Stakeholder Capitalism: The Wave of the Future

In 2019, Jeff Bezos, Tim Cook, and Larry Fink signed the Business Roundtable Doctrine along with 178 other prominent business figures pledging to adopt practices that support their employees, their communities, and the environment.

The idea of “business as usual” is at a crossroads. We citizens can no longer afford to allow unbridled profit to undermine the health of the environment. Around the world, corporations are sobering up to the realization that major reform must address the mounting climate crisis. On top of that, staggering inequality among industrialized nations threatens to deteriorate the social and economic stability of our world. We need to redesign our financial system to address not only our economic needs, but also provide for our social and environmental necessities. One such system that has gained traction is stakeholder capitalism.

The Origin of Profits Above All

In his 1970 landmark article, Nobel prize-winning economist Milton Friedman famously declared that the only social responsibility of a corporation was to increase shareholder value.
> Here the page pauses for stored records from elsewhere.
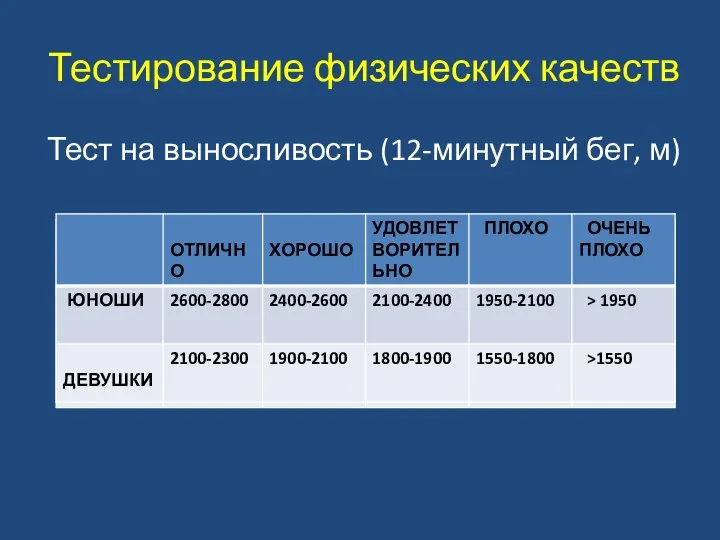 Тестирование физических качеств

Тест на выносливость (12-минутный бег, м)

| | ОТЛИЧНО | ХОРОШО | УДОВЛЕТВОРИТЕЛЬНО | ПЛОХО | ОЧЕНЬ ПЛОХО |
|---|---|---|---|---|---|
| ЮНОШИ | 2600-2800 | 2400-2600 | 2100-2400 | 1950-2100 | > 1950 |
| ДЕВУШКИ | 2100-2300 | 1900-2100 | 1800-1900 | 1550-1800 | >1550 |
Businesses obliged by narrowly interpreting “shareholder value” as financial profit. Friedman noted that a corporation bears no social responsibility for the community it operates within or for environmental stewardship in general beyond what is legally required. In line with the Friedman doctrine, business proceeded to lobby aggressively to erode consumer protections and environmental stewardship laws in their quest to enhance the financial bottom line.

A Healthy New Model

In stark contrast to Friedman’s doctrine, stakeholder capitalism is a model that recognizes a company’s responsibility to the stakeholder community it impacts—beyond that of shareholders exclusively. This includes those who are affected by business operations, such as employees, suppliers, communities, the environment, and the company’s shareholders.

Stakeholder activism has made large strides in recent years. In 2019, CEOs from 181 leading American companies composed a list of stakeholder responsibilities that they unanimously pledged to uphold. Known as the Business Roundtable, this new stakeholder doctrine pledges to implement business practices that build “a better future for the nation and its people.” In this pledge, members committed to deliver value to their customers, invest in their employees, deal fairly and ethically with their suppliers, support the communities in which they work, and generate long-term value for shareholders. Jeff Bezos, Tim Cook, and Larry Fink (of BlackRock, the largest financial asset manager in the world), signed the doctrine along with 178 other prominent business figures.

How IBM Does It

One example of stakeholder capitalism can be found within IBM, whose chief executives are among those who signed the pledge. In December, IBM launched a new partnership with the Alliance to End Plastic Waste, which is helping them adopt a Plastics Recovery Insight and Steering Model (PRISM) so they can follow the course of the waste they produce. This data will all be stored in IBM’s cloud, which, along with their other AI and blockchain technologies, will help them further their environmental responsibility as a corporation.

This will be added on top of IBM’s already extensive effort to minimize their environmental footprint. To IBM’s credit, their 2019 annual environmental report showed that 95 percent (by weight) of their waste materials were reused, resold, or recycled.

Becoming the Solution

Yes, businesses can be a powerful force for good if they commit to a stakeholder model. Such a model provides a framework for businesses to work with the communities they serve and value the environment in which they operate.

In John Ikerd’s book Sustainable Capitalism: A Matter of Common Sense, he eloquently highlights how this model represents a shift away from predatory capitalism toward a regenerative approach. Ikerd explains how economics must encompass environmental, social, and financial standards to optimize the conditions in which everyone can thrive.

Some would say this is too idealistic. Perhaps. But look at the imbalances that “business as usual” has created over the last 50 years. Not a pretty legacy to hand off to our children. A new, more expanded design of stakeholder capitalism—guided by a higher standard of values and ethics that delivers a more inclusive financial system—holds tremendous promise to benefit all. This transformation does not occur in a vacuum—all are invited to be part of the change underway.